April 20, 2024

NASA Air Pollution Instrument Completes Satellite Integration

Environmental testing will consist of thermal vacuum, characteristics and electromagnetic interference/electromagnetic compatibility. TEMPO is currently targeted to launch aboard a SpaceX Falcon-9 rocket in January 2023.
Ball Aerospace developed the TEMPO instrument.

Crews recently completed the very first totally incorporated powered testing of the Tropospheric Emissions: Monitoring of Pollution (TEMPO), instrument on Intelsat IS40e at Maxar Technologies satellite production center in Palo Alto, California. Credit: Image thanks to Maxar Technologies
Environmental screening will include thermal vacuum, dynamics and electromagnetic interference/electromagnetic compatibility. These tests will make sure the spacecraft will effectively sustain conditions it will be exposed to during launch and in the severe environment of area. TEMPO is presently targeted to release aboard a SpaceX Falcon-9 rocket in January 2023.
From its geostationary orbit TEMPO will likewise form part of an air quality satellite “virtual constellation” that will track contamination around the Northern Hemisphere.
Kelly Chance, of the Center for Astrophysics|Harvard & & Smithsonian in Cambridge, Massachusetts, is the principal detective for TEMPO. Ball Aerospace constructed the TEMPO instrument.

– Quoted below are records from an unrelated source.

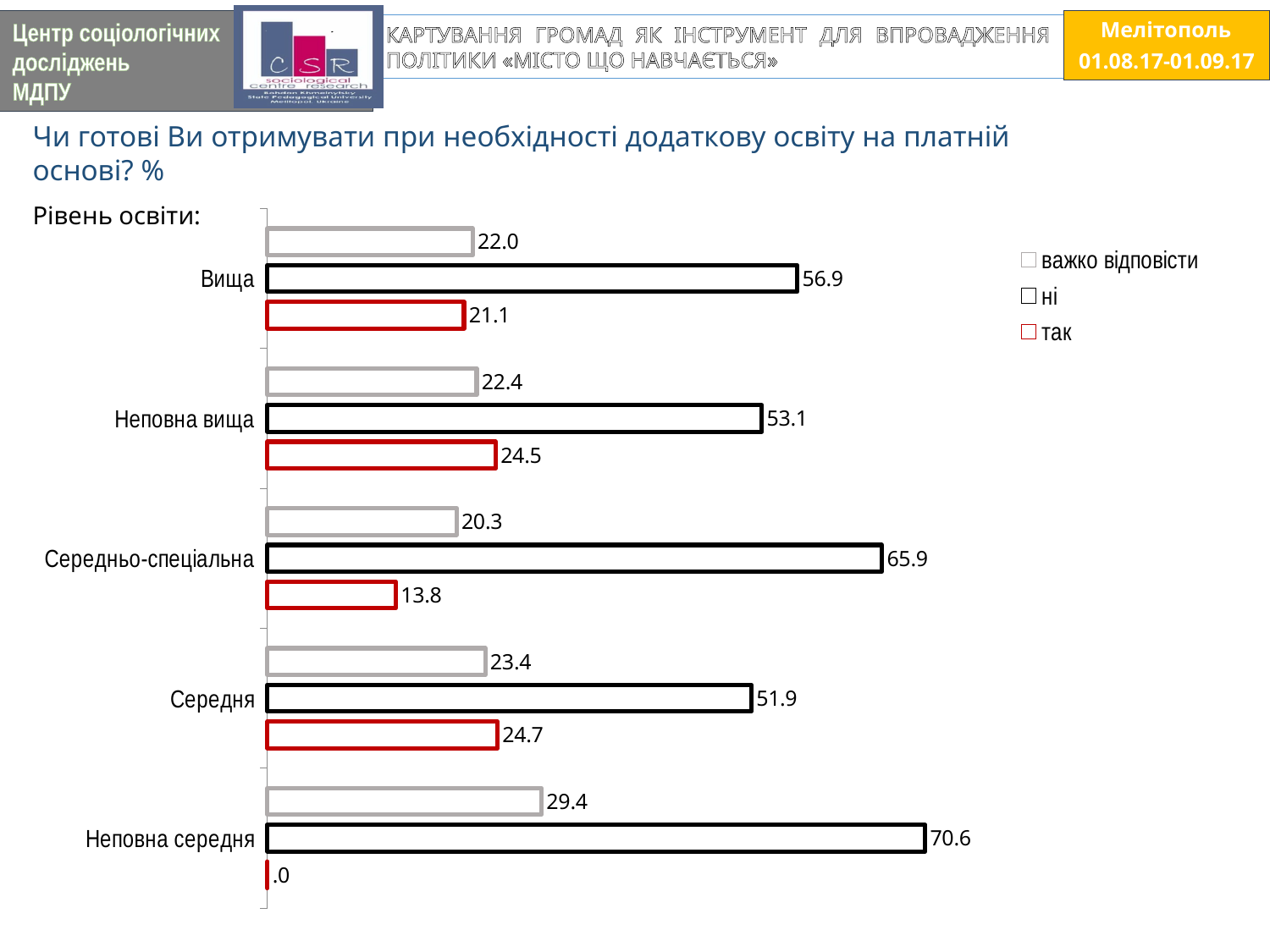
What is the value for "так" in the "Вища" category? 21.1 What is the value for "ні" in the "Середньо-спеціальна" category? 65.9 Which education level has the lowest value for "так"? Неповна середня What kind of chart is shown on the slide? Bar chart What is the difference between the "ні" values for "Неповна середня" and "Середня"? 18.7 How many education level categories are shown in the chart? 5 What is the total of the three values for the "Вища" category? 100.0 Which is larger: the "так" value for "Середня" or for "Неповна вища"? Середня What is the value for "важко відповісти" in the "Неповна середня" category? 29.4 Which series is drawn in red in the chart? так How many series does the legend list? 3 Which education level has the highest value for "ні"? Неповна середня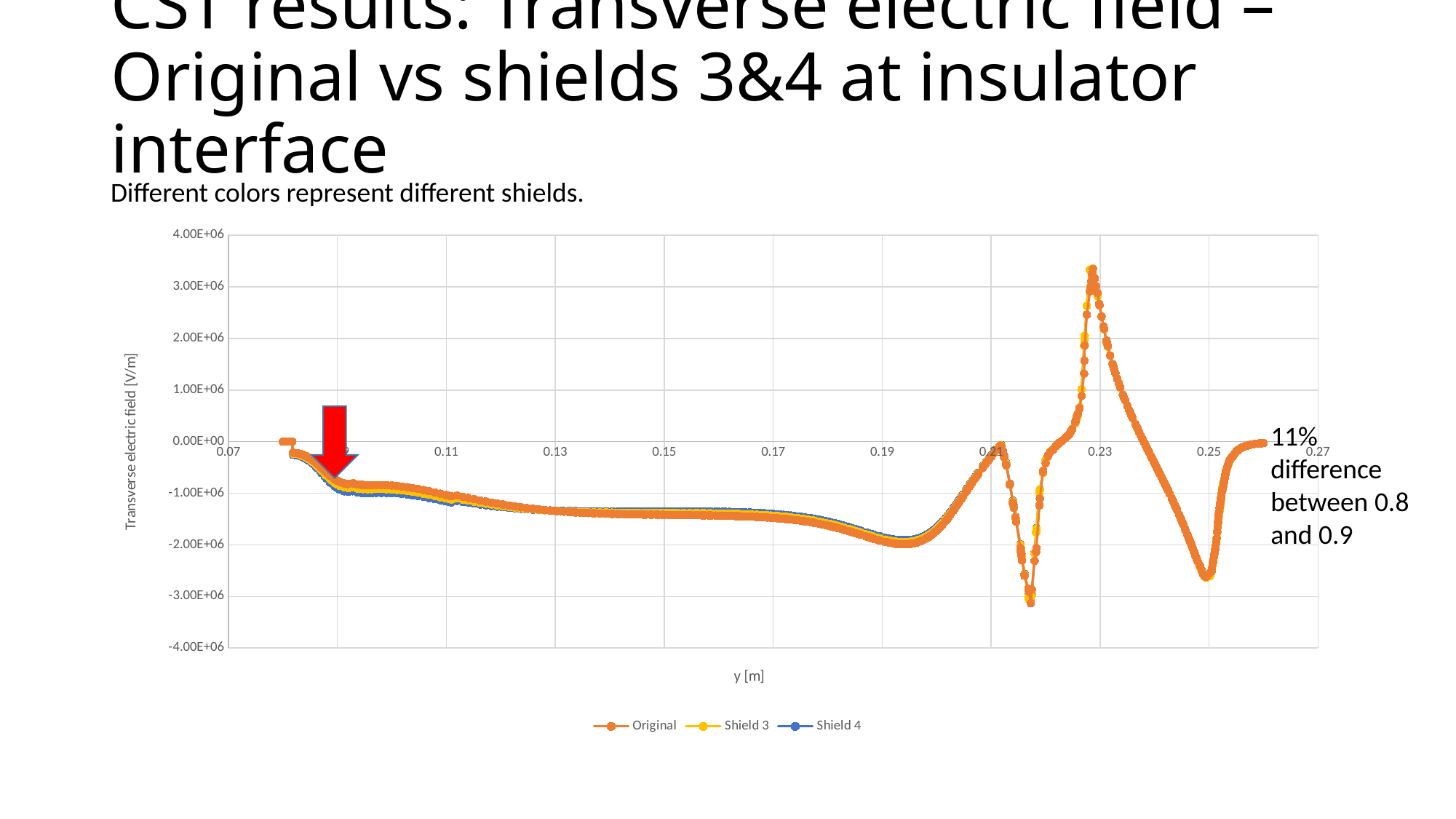
What is the highest value shown on the y axis? 4.00E+06 Do the curves rise or fall as y increases from 0.07 m to 0.19 m? fall What is the lowest value shown on the y axis? -4.00E+06 How many series does the legend list? 3 Is the value of the curves at y = 0.15 m greater or less than -1.00E+06? less What is the label of the y axis? Transverse electric field [V/m] Is the lowest value of the curves near y = 0.22 m greater or less than -2.00E+06? less What kind of chart is shown on the slide? Line chart Is the value of the curves at y = 0.25 m greater or less than -2.00E+06? less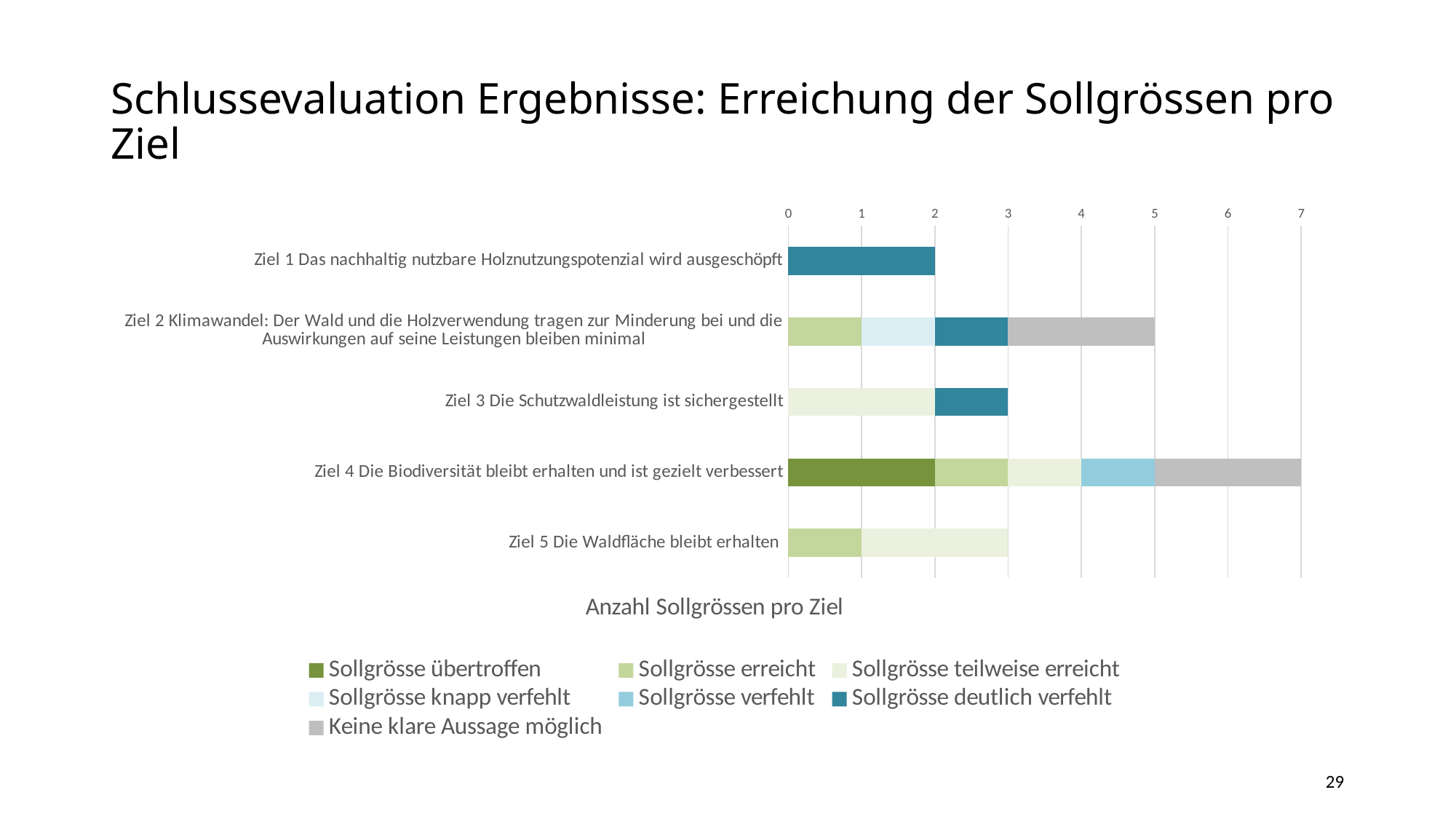
What is the total number of Sollgrössen for Ziel 2 Klimawandel? 5 What is the text shown below the chart as its title? Anzahl Sollgrössen pro Ziel What kind of chart is shown on the slide? Stacked bar chart Which goal has the highest total number of Sollgrössen? Ziel 4 Die Biodiversität bleibt erhalten und ist gezielt verbessert How many Sollgrössen for Ziel 5 Die Waldfläche bleibt erhalten are classified as 'Sollgrösse teilweise erreicht'? 2 Which goal has the lowest total number of Sollgrössen? Ziel 1 Das nachhaltig nutzbare Holznutzungspotenzial wird ausgeschöpft How many goals (Ziele) are listed as categories in the chart? 5 How many series does the legend list? 7 What is the total number of Sollgrössen for Ziel 4 Die Biodiversität bleibt erhalten und ist gezielt verbessert? 7 How many Sollgrössen for Ziel 4 are classified as 'Sollgrösse übertroffen'? 2 How many Sollgrössen for Ziel 1 are classified as 'Sollgrösse deutlich verfehlt'? 2 What is the difference between the total Sollgrössen of Ziel 4 and Ziel 3? 4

Pace operations architecture. Credit: NASA
Teams successfully completed the first completely integrated powered testing of the Tropospheric Emissions: Monitoring of Pollution (TEMPO) instrument on Intelsat IS40e on June 30. This screening at Maxar Technologies satellite manufacturing facility in Palo Alto, California, marks the conclusion of the TEMPO Instrument combination with the IS40e satellite.
From its geostationary orbit (geosynchronous equatorial orbit)– a high Earth orbit that permits satellites to match Earths rotation– TEMPO will take per hour daytime air quality observations at an unprecedented spatial resolution. Its measurements will include the entire lower 48 United States, reaching from Puerto Rico and Mexico to northern Canada, and from the Atlantic to the Pacific.
” The conclusion of TEMPO Instrument integration with its host satellite will enable Intelsat IS40e to transition into ecological testing, which brings us one significant and exciting step better to launch,” said Kevin Daugherty, TEMPO project supervisor at NASAs Langley Research Center in Hampton, Virginia.